-- start --
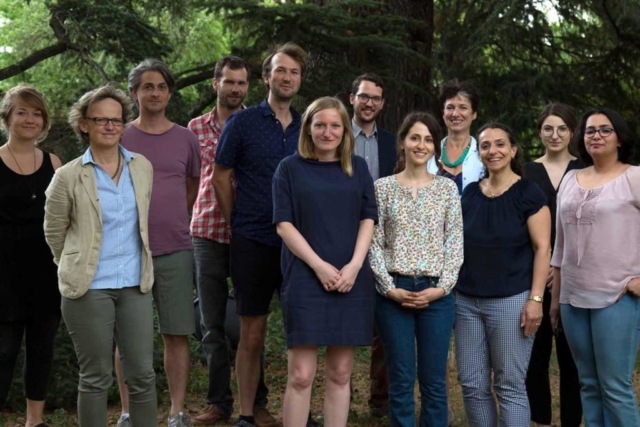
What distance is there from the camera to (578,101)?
32.5 ft

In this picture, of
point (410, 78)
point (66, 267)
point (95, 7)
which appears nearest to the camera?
point (66, 267)

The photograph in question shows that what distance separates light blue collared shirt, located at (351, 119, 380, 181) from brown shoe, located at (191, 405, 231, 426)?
5.81ft

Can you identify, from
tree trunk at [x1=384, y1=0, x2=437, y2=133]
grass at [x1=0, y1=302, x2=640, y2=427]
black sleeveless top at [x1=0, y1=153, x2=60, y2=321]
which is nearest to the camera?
black sleeveless top at [x1=0, y1=153, x2=60, y2=321]

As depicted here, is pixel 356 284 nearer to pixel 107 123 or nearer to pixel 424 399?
pixel 424 399

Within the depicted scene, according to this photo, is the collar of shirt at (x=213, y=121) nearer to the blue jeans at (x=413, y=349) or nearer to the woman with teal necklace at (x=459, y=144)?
the woman with teal necklace at (x=459, y=144)

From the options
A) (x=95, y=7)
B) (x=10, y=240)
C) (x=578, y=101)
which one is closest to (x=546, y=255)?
(x=10, y=240)

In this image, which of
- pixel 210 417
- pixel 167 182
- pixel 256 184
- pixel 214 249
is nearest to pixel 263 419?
pixel 210 417

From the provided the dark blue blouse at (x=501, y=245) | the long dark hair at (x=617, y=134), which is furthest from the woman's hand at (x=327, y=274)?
the long dark hair at (x=617, y=134)

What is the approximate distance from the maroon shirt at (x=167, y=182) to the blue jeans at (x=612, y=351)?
2.21 meters

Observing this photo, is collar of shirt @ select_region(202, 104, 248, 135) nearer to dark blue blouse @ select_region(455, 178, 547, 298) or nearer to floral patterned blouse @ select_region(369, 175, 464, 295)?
floral patterned blouse @ select_region(369, 175, 464, 295)

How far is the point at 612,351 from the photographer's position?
14.8 feet

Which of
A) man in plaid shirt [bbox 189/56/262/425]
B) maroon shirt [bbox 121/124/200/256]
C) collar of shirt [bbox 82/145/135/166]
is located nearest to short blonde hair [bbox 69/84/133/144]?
collar of shirt [bbox 82/145/135/166]

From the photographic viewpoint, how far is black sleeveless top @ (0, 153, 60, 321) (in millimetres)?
5004

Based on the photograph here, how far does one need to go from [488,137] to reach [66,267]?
7.39ft
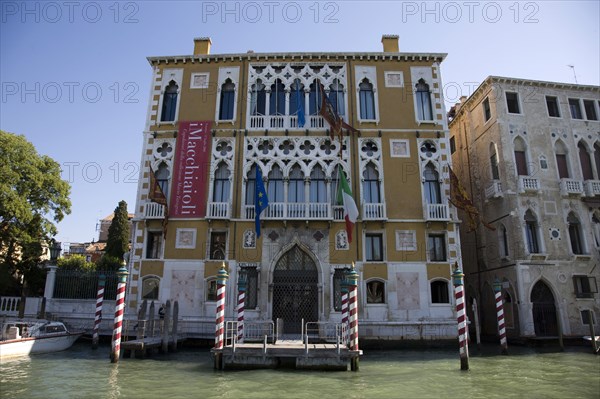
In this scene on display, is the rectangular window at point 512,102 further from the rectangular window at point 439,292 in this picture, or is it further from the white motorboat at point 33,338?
the white motorboat at point 33,338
-- end --
→ **Directions for this task**: Repeat the rows word for word, beginning at the line that contains "Based on the" and stopping after the last line of the rows. Leave the pictures out of your answer.

→ **Answer to the task**:
Based on the photograph here, how far does one need to go from [488,137] to reach [66,267]?
7.39ft
In this scene on display, is the rectangular window at point 512,102 further from the rectangular window at point 439,292 in this picture, or is it further from the white motorboat at point 33,338?
the white motorboat at point 33,338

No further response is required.